Churchill stopped, grabbed the other man’s sleeve and spun him round until he was staring directly into his eyes.

‘To survive! If we rock this boat too violently, it will sink. It may be overloaded with men not to our hearts, but if we are to let them go, slip them over the side, it had best be done as quietly as possible and at night. So mark out the troublemakers. Give them new jobs, different jobs, impossible jobs, but always some job; never forget that their love of office – any office – is stronger than their loathing for me. Keep them busy with the war against Hitler; give them not a moment for their war against me.’ Churchill was panting with emotion, struggling to keep his breath. ‘And if we are to go down in flames, then they too shall shed tears, share the toil, be drowned in sweat. But if we are to survive, it can only be together.’

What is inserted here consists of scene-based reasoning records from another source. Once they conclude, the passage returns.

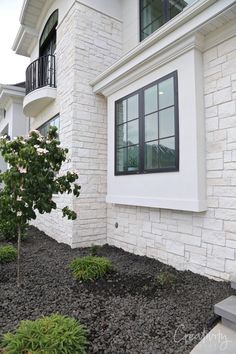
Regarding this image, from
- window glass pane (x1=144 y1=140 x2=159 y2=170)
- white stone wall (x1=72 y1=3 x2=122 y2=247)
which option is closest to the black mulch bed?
white stone wall (x1=72 y1=3 x2=122 y2=247)

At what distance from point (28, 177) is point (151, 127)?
2.16 m

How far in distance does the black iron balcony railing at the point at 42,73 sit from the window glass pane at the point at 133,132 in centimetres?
288

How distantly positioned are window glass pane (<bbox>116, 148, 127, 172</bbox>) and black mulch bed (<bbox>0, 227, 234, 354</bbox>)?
1.73m

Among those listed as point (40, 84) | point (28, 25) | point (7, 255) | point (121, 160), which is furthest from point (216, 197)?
point (28, 25)

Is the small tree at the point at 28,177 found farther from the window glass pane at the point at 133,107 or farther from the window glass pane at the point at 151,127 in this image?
the window glass pane at the point at 133,107

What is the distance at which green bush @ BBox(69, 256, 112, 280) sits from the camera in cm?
341

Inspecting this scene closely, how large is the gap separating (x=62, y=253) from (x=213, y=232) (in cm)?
280

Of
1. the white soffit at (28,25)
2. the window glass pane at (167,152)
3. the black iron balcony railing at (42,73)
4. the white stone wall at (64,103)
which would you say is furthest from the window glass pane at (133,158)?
the white soffit at (28,25)

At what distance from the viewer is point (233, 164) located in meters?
3.12

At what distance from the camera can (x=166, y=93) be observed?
385 cm

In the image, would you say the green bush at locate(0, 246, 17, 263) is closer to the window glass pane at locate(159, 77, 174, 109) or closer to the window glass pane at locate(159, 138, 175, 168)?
the window glass pane at locate(159, 138, 175, 168)

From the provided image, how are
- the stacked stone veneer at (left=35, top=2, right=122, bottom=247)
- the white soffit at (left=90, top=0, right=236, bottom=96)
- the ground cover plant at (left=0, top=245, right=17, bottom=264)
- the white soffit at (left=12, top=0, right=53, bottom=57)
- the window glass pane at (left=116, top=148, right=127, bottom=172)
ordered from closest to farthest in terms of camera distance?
the white soffit at (left=90, top=0, right=236, bottom=96) < the ground cover plant at (left=0, top=245, right=17, bottom=264) < the window glass pane at (left=116, top=148, right=127, bottom=172) < the stacked stone veneer at (left=35, top=2, right=122, bottom=247) < the white soffit at (left=12, top=0, right=53, bottom=57)

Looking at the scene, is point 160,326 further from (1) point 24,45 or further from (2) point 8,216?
(1) point 24,45

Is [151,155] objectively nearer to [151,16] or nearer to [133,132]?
[133,132]
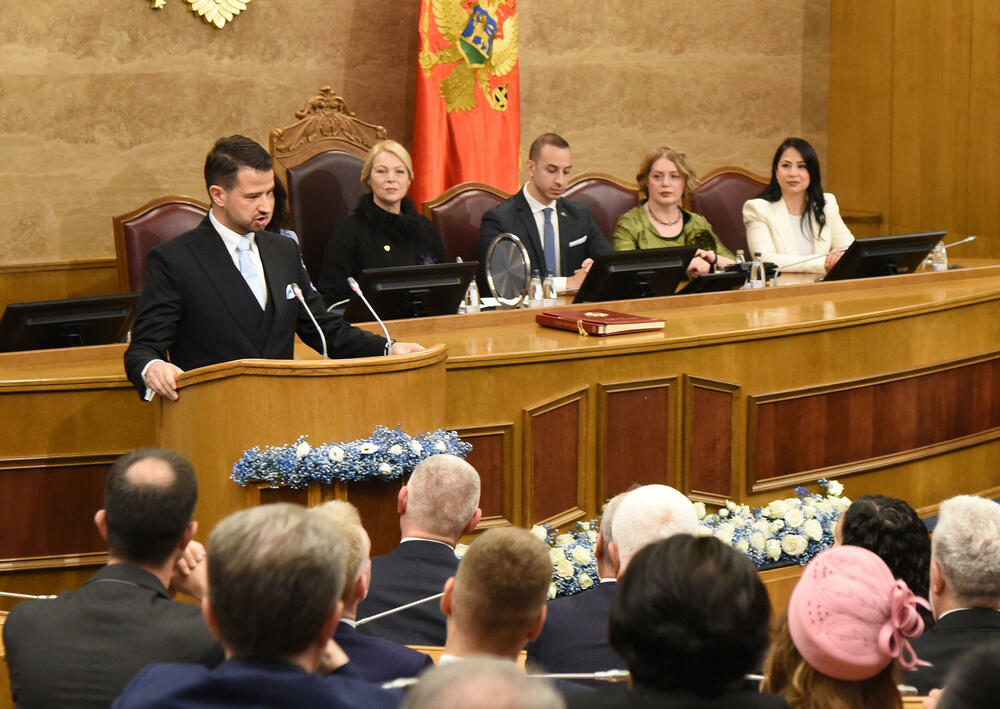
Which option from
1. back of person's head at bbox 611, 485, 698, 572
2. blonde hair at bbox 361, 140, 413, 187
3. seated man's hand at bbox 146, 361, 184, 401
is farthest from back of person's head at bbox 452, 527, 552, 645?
blonde hair at bbox 361, 140, 413, 187

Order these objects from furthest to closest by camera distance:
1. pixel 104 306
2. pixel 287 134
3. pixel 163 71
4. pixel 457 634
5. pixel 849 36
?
pixel 849 36, pixel 163 71, pixel 287 134, pixel 104 306, pixel 457 634

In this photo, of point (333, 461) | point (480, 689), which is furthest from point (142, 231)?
point (480, 689)

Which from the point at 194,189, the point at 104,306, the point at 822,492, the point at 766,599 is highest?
the point at 194,189

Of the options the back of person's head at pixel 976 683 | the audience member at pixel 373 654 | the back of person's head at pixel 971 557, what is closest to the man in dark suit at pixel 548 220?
the back of person's head at pixel 971 557

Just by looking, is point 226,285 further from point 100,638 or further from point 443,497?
point 100,638

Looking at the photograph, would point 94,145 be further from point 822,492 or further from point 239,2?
point 822,492

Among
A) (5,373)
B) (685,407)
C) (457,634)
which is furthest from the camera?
(685,407)

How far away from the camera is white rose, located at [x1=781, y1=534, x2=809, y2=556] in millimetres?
3627

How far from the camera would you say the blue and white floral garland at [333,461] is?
122 inches

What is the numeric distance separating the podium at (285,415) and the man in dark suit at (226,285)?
9.8 inches

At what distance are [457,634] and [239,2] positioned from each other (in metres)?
5.52

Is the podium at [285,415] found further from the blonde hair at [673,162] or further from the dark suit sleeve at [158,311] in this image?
the blonde hair at [673,162]

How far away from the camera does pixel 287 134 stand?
617 centimetres

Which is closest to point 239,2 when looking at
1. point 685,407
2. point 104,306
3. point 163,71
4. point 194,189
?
point 163,71
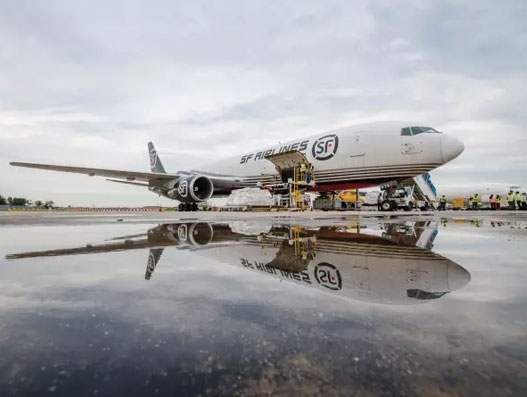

So they had gathered in the Admiralty later that evening, Bracken and Margesson in one room while Churchill buried himself with his papers and maps in the inner sanctum. Bracken and the Chief Whip had bickered and debated, weighing dubious merits against more certain sins, moving from one to the next, pricking a few names, moving others to more minor posts, getting Colville to telephone the news through to the victims while they themselves congratulated the victors. In the end two-thirds of the existing members of the Government were reappointed, only twelve senior offices went to newcomers. Chamberlain remained prominent on the poop deck while Margesson continued in service as the master-at-arms.

But even as they worked, the boat was to be rocked far more brutally than ever they imagined.

Churchill heard it first, on the radio, from an American, a respected CBS correspondent named William Shirer who was based in Berlin. His broadcasts were inevitably filtered through the coarse gauze of the German Propaganda Ministry, but what squeezed past the censors was often useful, helping to know the enemy.

Good evening. This is Berlin …

The voice was flat, reedy, its tones stripped of emotional emphasis as it wowed and fluttered its way through the ether. Churchill tapped a dial; it made little difference. But the message did.

Liège fallen! German land forces break through and establish contact with air-force troops near Rotterdam! Those were the astounding headlines in extra editions of the Berlin papers that came out about five, our time, this afternoon.

‘Colville. Mr Colville!’ Churchill first muttered, then roared. There was a sudden scrabbling in the outer office.

Today was a holiday in the capital – Whit Monday – and there were large crowds strolling in the streets. They bought up the extras like hot cakes. The announcement by the German High Command on the fourth day of the big drive that the citadel of Liège had been captured, and that German – well, the Germans call them ‘speed troops’ – had broken through the whole southern part of Holland and made contact with the air-force troops who’ve been fighting since the first day in and around Rotterdam on the west coast, caught almost everyone by surprise. Even German military circles seemed a bit surprised. They admitted that the breakthrough to Rotterdam, as one put it, came somewhat sooner than expected …

Colville was standing aghast on the other side of the desk. None of this had been mentioned in the night’s situation briefing. To be sure, the Dutch had been talking of ‘modifications’ and ‘confusion’ in the military position, but this …

‘Get the Chiefs of Staff back here. Every man jack of ’em. And find out whether m’Lord Halifax is in the land of the living. If he’s not, drag him out of bed. Tell him there’s a war on!’